[Exercise instructions] Arrange the records as a Markdown table with the columns Row and Line, starting at the line containing "Looking at the photograph, which" and ending at the end of the records. Number each line in Row, and leave out blank lines.

— Start Data provided —

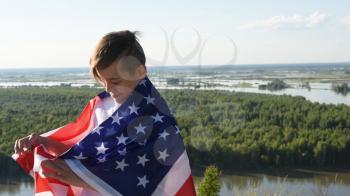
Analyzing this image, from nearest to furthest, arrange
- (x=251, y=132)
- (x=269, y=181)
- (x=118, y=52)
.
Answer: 1. (x=118, y=52)
2. (x=269, y=181)
3. (x=251, y=132)

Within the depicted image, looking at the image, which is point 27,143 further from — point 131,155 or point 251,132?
point 251,132

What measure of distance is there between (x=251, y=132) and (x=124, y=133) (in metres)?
18.5

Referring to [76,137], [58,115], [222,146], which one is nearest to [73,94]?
[58,115]

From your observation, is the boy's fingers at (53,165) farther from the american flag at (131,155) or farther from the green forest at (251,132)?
the green forest at (251,132)

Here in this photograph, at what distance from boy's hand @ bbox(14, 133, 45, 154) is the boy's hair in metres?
0.24

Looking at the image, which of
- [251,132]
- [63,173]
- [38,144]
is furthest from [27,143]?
[251,132]

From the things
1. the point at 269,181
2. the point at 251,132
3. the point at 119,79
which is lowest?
the point at 269,181

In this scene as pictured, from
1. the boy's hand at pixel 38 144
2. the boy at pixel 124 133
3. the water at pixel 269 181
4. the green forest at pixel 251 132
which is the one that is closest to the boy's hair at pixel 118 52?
the boy at pixel 124 133

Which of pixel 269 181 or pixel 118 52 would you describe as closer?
pixel 118 52

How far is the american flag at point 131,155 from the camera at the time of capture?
50.6 inches

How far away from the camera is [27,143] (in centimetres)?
136

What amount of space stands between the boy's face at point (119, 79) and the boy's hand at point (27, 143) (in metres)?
0.23

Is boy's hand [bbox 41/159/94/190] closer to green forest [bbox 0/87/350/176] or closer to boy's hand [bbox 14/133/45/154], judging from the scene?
boy's hand [bbox 14/133/45/154]

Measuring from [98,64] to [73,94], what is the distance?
3480cm
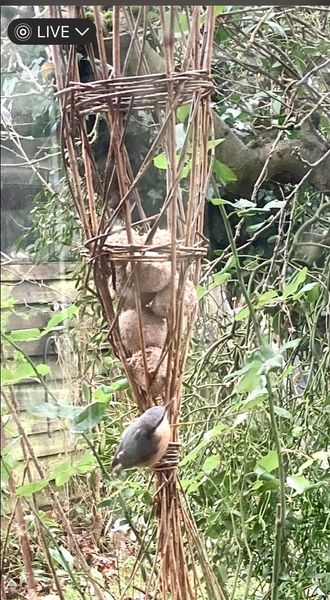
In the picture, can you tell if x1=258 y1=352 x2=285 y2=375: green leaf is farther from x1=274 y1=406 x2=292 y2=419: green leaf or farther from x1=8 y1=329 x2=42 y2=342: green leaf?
x1=8 y1=329 x2=42 y2=342: green leaf

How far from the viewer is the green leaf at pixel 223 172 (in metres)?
0.98

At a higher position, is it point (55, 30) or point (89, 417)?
point (55, 30)

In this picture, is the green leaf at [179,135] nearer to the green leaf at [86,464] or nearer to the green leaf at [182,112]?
the green leaf at [182,112]

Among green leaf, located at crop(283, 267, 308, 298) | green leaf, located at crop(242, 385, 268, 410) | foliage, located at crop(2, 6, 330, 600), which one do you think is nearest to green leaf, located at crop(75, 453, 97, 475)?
foliage, located at crop(2, 6, 330, 600)

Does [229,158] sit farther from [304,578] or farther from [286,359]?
[304,578]

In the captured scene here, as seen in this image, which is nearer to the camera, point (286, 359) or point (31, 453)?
point (31, 453)

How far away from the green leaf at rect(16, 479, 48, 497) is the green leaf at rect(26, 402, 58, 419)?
0.08m

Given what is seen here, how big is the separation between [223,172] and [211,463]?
1.27 ft

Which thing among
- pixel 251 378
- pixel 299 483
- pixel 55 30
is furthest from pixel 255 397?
pixel 55 30

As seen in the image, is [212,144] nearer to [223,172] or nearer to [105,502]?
[223,172]

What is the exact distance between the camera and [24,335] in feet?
3.02

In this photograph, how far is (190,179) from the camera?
93cm

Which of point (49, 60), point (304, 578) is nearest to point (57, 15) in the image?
point (49, 60)

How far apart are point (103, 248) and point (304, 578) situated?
0.53m
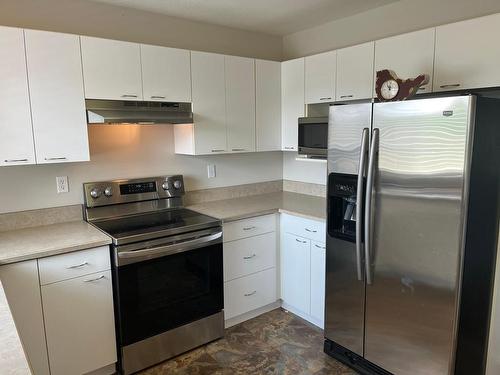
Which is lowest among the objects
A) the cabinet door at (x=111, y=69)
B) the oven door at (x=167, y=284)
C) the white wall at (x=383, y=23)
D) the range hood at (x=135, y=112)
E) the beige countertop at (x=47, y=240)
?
the oven door at (x=167, y=284)

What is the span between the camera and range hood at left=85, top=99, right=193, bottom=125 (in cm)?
243

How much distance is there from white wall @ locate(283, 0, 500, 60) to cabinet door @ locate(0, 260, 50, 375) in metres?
2.80

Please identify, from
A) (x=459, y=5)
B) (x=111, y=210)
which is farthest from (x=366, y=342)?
(x=459, y=5)

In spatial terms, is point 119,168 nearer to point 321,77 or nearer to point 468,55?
point 321,77

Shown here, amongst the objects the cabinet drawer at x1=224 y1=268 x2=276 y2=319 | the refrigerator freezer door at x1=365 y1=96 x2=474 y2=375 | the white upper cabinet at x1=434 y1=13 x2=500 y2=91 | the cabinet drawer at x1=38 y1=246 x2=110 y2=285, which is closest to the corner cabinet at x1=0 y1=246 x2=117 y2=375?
the cabinet drawer at x1=38 y1=246 x2=110 y2=285

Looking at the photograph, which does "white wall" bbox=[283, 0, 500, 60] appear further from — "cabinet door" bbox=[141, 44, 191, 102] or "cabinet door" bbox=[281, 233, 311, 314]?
"cabinet door" bbox=[281, 233, 311, 314]

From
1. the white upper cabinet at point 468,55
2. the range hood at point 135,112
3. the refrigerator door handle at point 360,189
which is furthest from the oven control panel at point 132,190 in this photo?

— End Data provided —

[Response for this exercise]
| Row | Line |
|---|---|
| 1 | Looking at the photograph, which does "white wall" bbox=[283, 0, 500, 60] appear further from — "cabinet door" bbox=[141, 44, 191, 102] or "cabinet door" bbox=[281, 233, 311, 314]? |
| 2 | "cabinet door" bbox=[281, 233, 311, 314] |
| 3 | From |
| 4 | 1. the white upper cabinet at point 468,55 |
| 5 | 2. the range hood at point 135,112 |
| 6 | 3. the refrigerator door handle at point 360,189 |
| 7 | which is furthest from the oven control panel at point 132,190 in this photo? |